═══ READING TEXT ═══
February 2008 Theatre Column
February 11, 2008
Jim Norton, Sean Mahon,
Conleth Hill, David Morse
and Cirian Hinds
Last month I saw
two plays plays: Conor McPherson's The Seafarer
on Broadway and the Roundabout Theater Company’s
off-Broadway production of Beth Henley’s Crimes
of the Heart.
The Seafarer is playing
on Broadway at the Booth Theatre through March 30,
2008. The Seafarer stars: Jim Norton (as
Richard Harkin); David Morse (as Sharky); Conleth
Hill (as Ivan Curry); Sean Mahon (as Nicky Giblin);
and Cirian Hinds (as Mr. Lockhart).
Here is a quote from their press
release: “Conor McPherson's The Seafarer
is a chilling new play about the sea, Ireland, and
the power of myth. It's Christmas Eve and Sharky
has returned to Dublin to look after his irascible,
aging brother who's recently gone blind. Old drinking
buddies Ivan and Nicky are holed up at the house
too, hoping to play some cards. But with the arrival
of a stranger from the distant past, the stakes
are raised ever higher. In fact, Sharky may be playing
for his very soul.”
The play is set on Christmas Eve
in an incredibly shabby home in Dublin. The house
belongs to an old erudite drunk, Jim Norton, who
was recently blinded by an unfortunate fall into
a dumpster. This down turn in luck has necessitated
that Jim’s ne’er-do-well younger brother
Sharky come home to help out around the house.
Jim has a few friends who despite
advancing age enjoy hanging at a house where there
are no rules and a drunk can sleep off his whiskey
wherever he happens to fall. One of those visitors,
Ivan, is lying somewhere in the house as the play
begins. And wherever Ivan happens to have been,
his glasses were not and for most of the play, are
not to be found. So we now have a house populated
by two, for all practical purposes, blind drunks.
And directing traffic is the hapless Sharky, who
is trying desperately not to drink.
This motley group is soon joined
by Sharky’s ex wife’s boyfriend, Nicky
Giblin, who brings along a stranger he picked up
in the pub, Mr. Lockhart. And everyone settles down
for a long winter’s night of drink and wit
and cards. Yes, cards. No one in the house lets
blindness or drunkeness keep them from their love
of cards. But it is night of drink and wit and cards
which mask a terrifying dilemma. The devil himself
has arrived and he wants his pound of flesh. But
existential predicament or not, everyone is drunk,
and no one seems quite capable of arising to the
task of overcoming evil. But play they do, while
the devil calmly awaits his due.
Wit is the engine that drives
The Seafarer. Conor McPherson’s script
is beautifully crafted; he is a playwright who was
blessed with the gift from the Irish god of gab.
And all of the actors have exquisite timing. Of
special note are Jim Norton as Richard Harkin and
Conleth Hill as Ivan Curry; they are undoubtedly
two of the funniest actors alive.
═══
GIVEN INSTRUCTION 1
Repeat the part of the theatre review that begins at the words "This motley group" and stops after the words "awaits his due.".
The theatre review and the records have no connection to each other.
═══ RECORD LIST ═══
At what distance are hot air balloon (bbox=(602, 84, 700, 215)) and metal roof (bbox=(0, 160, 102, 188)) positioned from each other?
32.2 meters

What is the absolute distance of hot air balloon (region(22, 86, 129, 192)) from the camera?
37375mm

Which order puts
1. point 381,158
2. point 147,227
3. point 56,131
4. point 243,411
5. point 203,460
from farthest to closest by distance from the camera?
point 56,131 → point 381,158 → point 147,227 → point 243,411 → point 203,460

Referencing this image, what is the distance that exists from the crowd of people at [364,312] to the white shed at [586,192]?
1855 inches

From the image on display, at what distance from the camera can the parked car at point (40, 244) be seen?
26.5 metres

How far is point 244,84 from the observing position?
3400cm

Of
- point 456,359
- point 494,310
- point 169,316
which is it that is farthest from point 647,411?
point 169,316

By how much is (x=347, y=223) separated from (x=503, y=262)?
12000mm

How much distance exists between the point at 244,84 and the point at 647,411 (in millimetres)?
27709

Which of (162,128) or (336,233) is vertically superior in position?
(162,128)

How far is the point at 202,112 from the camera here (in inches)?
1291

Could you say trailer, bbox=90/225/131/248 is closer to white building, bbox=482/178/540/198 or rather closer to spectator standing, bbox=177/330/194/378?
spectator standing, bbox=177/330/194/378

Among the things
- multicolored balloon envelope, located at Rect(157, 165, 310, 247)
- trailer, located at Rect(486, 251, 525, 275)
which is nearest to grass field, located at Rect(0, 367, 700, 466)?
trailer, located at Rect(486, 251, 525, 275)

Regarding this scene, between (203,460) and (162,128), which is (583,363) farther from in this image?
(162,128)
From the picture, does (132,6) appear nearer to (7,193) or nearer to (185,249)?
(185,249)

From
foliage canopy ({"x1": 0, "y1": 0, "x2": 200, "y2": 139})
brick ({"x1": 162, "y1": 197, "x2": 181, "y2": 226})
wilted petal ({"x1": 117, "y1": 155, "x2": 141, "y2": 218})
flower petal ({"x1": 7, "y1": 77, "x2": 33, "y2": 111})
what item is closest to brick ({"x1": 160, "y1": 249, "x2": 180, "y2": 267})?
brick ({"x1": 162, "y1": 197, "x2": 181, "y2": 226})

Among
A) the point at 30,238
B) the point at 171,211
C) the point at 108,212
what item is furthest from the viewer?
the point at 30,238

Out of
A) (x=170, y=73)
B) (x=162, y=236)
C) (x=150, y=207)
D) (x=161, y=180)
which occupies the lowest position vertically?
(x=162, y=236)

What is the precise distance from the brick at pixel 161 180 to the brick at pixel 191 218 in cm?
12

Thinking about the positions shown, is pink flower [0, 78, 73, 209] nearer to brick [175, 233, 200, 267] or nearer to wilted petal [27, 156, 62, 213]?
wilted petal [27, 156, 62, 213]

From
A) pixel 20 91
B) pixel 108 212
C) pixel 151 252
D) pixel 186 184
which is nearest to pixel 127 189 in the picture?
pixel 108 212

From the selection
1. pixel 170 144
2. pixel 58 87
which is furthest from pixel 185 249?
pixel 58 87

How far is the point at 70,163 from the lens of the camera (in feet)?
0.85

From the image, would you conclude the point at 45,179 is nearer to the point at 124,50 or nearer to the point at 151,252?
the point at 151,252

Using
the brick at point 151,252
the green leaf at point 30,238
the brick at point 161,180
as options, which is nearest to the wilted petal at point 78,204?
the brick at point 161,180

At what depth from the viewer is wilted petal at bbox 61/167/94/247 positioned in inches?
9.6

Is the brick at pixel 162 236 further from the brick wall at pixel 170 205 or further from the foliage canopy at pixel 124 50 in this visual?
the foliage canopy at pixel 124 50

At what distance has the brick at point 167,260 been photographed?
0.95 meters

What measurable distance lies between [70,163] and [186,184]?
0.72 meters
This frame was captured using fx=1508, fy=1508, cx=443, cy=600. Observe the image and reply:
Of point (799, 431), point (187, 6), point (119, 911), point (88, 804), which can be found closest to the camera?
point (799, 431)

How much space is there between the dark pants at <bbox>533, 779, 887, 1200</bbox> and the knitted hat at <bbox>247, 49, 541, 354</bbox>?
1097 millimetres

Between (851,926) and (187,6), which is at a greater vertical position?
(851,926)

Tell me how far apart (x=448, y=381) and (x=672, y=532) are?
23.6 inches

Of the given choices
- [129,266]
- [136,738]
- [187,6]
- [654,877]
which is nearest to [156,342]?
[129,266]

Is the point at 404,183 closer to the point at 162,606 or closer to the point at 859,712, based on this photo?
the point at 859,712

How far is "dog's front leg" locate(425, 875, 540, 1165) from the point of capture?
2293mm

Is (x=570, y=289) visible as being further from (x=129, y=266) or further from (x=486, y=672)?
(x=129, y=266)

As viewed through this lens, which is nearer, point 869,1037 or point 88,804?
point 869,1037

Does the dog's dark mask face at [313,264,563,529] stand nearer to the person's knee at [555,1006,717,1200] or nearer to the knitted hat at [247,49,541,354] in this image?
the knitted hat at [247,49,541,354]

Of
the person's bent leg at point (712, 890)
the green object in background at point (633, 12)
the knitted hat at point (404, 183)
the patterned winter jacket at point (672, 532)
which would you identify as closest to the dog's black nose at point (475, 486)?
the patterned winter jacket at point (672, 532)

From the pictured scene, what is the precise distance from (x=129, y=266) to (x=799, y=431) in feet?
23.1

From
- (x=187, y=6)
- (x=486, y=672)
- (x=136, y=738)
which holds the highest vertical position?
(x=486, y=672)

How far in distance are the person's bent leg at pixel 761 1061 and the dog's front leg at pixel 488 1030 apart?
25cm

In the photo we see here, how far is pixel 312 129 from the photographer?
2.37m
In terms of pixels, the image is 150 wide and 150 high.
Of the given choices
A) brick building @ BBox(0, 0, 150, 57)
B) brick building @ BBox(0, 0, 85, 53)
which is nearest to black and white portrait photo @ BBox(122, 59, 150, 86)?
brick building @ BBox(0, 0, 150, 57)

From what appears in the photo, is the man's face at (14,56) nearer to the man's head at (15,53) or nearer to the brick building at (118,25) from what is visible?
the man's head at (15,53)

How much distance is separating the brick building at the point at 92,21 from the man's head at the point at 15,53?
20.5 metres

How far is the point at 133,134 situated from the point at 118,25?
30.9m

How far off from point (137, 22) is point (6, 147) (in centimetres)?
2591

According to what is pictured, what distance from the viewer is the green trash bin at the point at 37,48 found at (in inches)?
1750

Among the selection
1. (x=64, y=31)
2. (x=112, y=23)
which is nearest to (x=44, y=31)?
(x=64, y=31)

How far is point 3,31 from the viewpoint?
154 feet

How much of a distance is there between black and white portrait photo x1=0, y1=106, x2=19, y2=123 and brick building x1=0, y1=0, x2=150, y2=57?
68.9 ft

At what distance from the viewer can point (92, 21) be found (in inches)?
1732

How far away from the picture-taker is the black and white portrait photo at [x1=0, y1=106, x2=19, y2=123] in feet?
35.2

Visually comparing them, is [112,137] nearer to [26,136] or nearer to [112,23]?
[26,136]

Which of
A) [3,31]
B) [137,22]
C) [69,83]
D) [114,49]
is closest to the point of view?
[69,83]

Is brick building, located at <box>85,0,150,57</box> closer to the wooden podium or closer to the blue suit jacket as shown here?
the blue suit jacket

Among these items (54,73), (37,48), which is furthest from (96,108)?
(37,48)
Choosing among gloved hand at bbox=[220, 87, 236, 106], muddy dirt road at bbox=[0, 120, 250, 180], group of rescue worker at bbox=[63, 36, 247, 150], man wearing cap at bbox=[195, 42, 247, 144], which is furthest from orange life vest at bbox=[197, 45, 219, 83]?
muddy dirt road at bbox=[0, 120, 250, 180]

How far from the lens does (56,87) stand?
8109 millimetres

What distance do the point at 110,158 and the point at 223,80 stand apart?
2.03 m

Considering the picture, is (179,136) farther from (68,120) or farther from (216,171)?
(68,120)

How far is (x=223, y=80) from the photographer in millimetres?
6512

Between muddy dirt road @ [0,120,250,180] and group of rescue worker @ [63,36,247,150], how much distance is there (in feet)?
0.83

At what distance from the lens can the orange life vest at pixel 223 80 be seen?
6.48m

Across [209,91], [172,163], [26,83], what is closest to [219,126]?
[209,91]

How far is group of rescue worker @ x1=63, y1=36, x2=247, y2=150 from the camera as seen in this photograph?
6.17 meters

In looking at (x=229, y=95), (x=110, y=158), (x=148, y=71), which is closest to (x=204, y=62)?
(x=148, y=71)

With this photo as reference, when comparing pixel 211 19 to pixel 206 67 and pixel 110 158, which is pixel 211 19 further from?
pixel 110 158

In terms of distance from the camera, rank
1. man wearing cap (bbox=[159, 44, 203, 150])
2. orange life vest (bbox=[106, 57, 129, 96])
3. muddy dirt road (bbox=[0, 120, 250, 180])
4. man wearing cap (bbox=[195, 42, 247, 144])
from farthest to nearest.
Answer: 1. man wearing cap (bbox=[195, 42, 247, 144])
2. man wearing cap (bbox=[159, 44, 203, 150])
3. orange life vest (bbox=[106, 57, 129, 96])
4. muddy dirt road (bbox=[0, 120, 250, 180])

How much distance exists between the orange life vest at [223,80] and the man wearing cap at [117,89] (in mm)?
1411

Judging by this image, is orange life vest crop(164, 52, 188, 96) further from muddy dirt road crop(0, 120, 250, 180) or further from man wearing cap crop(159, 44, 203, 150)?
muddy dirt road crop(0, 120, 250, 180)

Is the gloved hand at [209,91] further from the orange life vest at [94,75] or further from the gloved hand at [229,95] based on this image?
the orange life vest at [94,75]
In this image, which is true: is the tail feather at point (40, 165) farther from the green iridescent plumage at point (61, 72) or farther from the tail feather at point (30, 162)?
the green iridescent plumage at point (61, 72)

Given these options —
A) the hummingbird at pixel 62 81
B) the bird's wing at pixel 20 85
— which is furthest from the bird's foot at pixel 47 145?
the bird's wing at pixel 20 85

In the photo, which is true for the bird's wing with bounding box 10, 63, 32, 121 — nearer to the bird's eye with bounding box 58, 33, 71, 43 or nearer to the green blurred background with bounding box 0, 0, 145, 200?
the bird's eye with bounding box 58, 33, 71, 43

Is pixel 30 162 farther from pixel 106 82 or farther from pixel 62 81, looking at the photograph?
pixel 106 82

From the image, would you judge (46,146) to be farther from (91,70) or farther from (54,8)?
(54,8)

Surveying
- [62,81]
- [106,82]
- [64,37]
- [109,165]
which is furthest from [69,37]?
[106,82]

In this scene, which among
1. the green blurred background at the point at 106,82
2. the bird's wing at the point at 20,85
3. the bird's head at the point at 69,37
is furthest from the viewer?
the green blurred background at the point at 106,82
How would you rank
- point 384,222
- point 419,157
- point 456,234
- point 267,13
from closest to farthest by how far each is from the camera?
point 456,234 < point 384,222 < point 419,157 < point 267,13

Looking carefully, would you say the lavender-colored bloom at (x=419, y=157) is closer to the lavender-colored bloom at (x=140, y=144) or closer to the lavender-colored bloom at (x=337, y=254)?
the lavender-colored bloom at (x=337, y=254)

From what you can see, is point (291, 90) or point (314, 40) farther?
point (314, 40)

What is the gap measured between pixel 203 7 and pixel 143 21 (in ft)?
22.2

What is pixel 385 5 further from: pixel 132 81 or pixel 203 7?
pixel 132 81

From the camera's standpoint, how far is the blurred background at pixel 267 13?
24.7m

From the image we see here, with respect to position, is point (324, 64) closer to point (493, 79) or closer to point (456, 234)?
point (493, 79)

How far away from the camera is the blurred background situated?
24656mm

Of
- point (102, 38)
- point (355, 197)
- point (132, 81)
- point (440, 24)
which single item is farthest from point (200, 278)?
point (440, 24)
═══
GIVEN INSTRUCTION 2
Gather every line of the records that contains the word "apart", treating uppercase and lowercase letters as different.

RIGHT ANSWER 1
This motley group is soon joined
by Sharky’s ex wife’s boyfriend, Nicky
Giblin, who brings along a stranger he picked up
in the pub, Mr. Lockhart. And everyone settles down
for a long winter’s night of drink and wit
and cards. Yes, cards. No one in the house lets
blindness or drunkeness keep them from their love
of cards. But it is night of drink and wit and cards
which mask a terrifying dilemma. The devil himself
has arrived and he wants his pound of flesh. But
existential predicament or not, everyone is drunk,
and no one seems quite capable of arising to the
task of overcoming evil. But play they do, while
the devil calmly awaits his due.

RIGHT ANSWER 2
Tell me how far apart (x=448, y=381) and (x=672, y=532) are?
How far in distance are the person's bent leg at pixel 761 1061 and the dog's front leg at pixel 488 1030 apart?
What distance do the point at 110,158 and the point at 223,80 stand apart?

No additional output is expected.